For each line below that holds "Zealand", return the line as it stands.

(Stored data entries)
....................
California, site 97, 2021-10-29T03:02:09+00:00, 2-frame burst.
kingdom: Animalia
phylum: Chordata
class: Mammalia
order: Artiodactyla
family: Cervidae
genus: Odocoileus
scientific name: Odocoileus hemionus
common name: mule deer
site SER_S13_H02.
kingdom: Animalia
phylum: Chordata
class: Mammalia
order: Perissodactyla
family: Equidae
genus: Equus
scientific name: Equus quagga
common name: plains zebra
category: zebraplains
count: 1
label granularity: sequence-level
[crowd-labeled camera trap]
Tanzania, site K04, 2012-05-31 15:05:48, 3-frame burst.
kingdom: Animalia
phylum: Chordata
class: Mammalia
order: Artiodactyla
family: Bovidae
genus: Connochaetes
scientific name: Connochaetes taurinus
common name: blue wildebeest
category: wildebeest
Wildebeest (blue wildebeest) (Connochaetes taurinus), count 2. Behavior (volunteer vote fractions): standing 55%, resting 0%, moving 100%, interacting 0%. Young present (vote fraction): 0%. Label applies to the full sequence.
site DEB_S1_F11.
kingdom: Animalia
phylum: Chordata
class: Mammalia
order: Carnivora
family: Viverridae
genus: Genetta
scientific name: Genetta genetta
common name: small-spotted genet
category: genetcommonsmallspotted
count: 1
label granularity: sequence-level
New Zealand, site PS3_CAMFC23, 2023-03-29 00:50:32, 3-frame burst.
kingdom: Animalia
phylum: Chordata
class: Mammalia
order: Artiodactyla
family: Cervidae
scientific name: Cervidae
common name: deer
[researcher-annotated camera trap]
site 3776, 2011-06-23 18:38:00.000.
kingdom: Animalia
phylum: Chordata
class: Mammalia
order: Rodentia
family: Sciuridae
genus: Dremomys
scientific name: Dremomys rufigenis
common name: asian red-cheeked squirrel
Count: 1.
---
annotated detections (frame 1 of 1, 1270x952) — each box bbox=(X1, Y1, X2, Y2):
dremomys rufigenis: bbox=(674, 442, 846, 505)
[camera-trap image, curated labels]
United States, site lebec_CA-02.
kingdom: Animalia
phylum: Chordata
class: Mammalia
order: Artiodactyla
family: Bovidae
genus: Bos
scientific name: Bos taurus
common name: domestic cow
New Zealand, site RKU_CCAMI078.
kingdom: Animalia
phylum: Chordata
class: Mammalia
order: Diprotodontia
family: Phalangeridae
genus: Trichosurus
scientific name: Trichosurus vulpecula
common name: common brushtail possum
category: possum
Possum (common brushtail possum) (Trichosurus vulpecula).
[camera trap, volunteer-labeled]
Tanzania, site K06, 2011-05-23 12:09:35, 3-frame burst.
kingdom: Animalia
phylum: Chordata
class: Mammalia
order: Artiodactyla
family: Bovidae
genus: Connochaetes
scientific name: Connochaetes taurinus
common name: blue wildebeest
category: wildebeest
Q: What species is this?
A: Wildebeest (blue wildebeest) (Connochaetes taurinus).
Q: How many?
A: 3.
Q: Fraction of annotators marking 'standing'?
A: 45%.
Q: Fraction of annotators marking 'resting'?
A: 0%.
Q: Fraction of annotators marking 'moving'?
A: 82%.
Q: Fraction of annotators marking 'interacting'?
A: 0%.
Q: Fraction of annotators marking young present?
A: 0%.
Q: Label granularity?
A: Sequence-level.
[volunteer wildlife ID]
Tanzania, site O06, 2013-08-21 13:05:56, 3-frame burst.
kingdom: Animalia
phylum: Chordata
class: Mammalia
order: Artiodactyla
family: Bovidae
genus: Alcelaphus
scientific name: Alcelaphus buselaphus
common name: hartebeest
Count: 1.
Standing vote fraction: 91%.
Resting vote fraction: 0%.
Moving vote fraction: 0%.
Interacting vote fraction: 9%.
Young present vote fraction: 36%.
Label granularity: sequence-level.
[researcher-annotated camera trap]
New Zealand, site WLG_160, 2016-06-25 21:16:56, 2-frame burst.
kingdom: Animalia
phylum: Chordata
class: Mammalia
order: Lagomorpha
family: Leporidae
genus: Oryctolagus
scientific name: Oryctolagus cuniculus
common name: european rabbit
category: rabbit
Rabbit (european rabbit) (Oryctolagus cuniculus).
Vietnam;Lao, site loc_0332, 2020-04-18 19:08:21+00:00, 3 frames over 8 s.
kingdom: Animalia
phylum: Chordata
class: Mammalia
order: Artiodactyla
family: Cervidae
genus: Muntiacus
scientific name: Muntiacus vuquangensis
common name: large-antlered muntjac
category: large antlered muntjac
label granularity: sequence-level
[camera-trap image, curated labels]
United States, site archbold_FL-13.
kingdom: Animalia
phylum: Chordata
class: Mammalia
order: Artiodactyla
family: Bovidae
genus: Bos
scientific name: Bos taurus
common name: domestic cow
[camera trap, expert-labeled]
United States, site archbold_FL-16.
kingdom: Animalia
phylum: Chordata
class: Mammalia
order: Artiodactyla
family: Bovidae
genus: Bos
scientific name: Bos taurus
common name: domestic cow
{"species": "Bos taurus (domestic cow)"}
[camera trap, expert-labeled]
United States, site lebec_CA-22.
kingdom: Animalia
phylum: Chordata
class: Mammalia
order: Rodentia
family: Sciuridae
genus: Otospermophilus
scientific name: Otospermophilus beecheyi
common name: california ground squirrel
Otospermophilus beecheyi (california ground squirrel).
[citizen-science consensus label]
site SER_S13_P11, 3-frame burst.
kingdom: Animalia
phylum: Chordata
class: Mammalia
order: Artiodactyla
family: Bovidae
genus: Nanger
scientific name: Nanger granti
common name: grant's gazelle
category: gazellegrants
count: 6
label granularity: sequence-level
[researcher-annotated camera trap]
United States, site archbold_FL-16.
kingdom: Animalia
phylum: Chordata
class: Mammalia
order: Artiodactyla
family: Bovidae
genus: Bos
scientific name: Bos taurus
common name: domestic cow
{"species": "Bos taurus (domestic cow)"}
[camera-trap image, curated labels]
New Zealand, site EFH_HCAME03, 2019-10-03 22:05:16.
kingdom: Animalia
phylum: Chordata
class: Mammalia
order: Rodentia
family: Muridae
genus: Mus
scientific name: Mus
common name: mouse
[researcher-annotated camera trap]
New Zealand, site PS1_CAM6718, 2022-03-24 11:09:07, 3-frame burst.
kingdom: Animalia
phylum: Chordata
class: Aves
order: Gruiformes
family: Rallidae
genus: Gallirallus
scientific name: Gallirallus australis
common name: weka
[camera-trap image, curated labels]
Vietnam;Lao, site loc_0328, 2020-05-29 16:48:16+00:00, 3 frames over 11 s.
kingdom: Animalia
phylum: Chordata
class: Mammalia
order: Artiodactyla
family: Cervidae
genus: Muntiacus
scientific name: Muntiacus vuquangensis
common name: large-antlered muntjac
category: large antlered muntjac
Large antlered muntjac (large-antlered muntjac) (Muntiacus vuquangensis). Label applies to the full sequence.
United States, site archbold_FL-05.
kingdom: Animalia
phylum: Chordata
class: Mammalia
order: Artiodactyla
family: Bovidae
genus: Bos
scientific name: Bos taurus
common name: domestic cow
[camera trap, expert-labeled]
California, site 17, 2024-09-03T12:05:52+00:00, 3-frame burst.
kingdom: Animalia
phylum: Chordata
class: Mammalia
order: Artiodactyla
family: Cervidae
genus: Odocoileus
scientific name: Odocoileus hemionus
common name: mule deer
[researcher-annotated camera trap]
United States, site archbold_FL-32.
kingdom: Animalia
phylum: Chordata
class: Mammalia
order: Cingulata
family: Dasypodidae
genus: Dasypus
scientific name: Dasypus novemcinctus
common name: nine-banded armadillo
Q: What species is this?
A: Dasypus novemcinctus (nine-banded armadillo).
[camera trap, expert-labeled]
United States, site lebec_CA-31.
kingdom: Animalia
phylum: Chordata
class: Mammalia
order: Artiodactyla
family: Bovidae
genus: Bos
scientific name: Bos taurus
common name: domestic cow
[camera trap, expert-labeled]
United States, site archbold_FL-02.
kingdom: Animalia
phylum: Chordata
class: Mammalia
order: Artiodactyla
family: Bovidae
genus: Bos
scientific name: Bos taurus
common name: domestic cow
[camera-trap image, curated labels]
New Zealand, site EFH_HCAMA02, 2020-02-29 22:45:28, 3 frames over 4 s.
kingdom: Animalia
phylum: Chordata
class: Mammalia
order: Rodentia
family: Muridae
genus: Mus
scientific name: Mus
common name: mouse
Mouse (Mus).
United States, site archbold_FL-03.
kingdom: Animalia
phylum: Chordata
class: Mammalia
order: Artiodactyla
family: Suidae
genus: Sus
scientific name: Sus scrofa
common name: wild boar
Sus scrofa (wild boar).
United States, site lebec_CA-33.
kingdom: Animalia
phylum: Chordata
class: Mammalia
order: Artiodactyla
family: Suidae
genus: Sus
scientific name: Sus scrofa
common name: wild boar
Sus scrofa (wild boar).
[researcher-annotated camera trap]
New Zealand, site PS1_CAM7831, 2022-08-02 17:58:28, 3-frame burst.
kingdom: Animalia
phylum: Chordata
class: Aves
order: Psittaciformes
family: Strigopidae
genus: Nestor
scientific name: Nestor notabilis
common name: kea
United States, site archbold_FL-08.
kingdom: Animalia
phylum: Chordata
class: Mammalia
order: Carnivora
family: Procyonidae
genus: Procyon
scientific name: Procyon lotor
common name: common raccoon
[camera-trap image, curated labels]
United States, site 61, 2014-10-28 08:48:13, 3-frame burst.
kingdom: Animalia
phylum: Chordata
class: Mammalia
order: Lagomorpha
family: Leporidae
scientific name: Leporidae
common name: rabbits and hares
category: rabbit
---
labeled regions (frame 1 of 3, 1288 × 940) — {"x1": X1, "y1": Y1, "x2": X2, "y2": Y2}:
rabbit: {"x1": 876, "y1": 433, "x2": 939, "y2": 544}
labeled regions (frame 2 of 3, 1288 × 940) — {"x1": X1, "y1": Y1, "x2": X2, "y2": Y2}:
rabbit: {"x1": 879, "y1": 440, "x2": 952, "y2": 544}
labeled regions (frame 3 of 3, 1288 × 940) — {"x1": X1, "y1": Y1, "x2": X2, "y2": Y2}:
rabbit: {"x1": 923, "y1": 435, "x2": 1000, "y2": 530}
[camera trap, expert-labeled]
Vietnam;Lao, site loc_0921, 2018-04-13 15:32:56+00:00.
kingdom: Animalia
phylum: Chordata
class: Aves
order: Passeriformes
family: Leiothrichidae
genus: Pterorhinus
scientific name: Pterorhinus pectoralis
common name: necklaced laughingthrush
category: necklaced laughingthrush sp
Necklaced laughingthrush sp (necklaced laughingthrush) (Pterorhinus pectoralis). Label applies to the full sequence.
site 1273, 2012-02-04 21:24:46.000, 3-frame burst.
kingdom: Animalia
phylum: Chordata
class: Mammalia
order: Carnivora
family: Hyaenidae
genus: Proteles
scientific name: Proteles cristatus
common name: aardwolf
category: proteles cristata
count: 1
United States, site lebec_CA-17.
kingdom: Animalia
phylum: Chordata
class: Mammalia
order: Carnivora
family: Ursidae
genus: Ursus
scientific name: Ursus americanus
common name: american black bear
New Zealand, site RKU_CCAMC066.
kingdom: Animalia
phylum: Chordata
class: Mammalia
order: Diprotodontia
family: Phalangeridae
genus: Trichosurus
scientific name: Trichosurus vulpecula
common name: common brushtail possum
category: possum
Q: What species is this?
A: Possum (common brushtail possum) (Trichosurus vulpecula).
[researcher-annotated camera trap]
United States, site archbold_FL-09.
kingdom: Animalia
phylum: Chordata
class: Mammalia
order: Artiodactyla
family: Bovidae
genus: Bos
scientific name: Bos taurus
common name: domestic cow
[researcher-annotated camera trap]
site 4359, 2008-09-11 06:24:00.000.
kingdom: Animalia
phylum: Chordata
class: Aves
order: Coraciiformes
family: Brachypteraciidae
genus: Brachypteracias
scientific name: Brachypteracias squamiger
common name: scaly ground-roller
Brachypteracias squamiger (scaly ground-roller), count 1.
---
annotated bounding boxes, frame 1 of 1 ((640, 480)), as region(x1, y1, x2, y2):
....................
> EXERCISE ANSWER
New Zealand, site PS3_CAMFC23, 2023-03-29 00:50:32, 3-frame burst.
New Zealand, site RKU_CCAMI078.
New Zealand, site WLG_160, 2016-06-25 21:16:56, 2-frame burst.
New Zealand, site EFH_HCAME03, 2019-10-03 22:05:16.
New Zealand, site PS1_CAM6718, 2022-03-24 11:09:07, 3-frame burst.
New Zealand, site EFH_HCAMA02, 2020-02-29 22:45:28, 3 frames over 4 s.
New Zealand, site PS1_CAM7831, 2022-08-02 17:58:28, 3-frame burst.
New Zealand, site RKU_CCAMC066.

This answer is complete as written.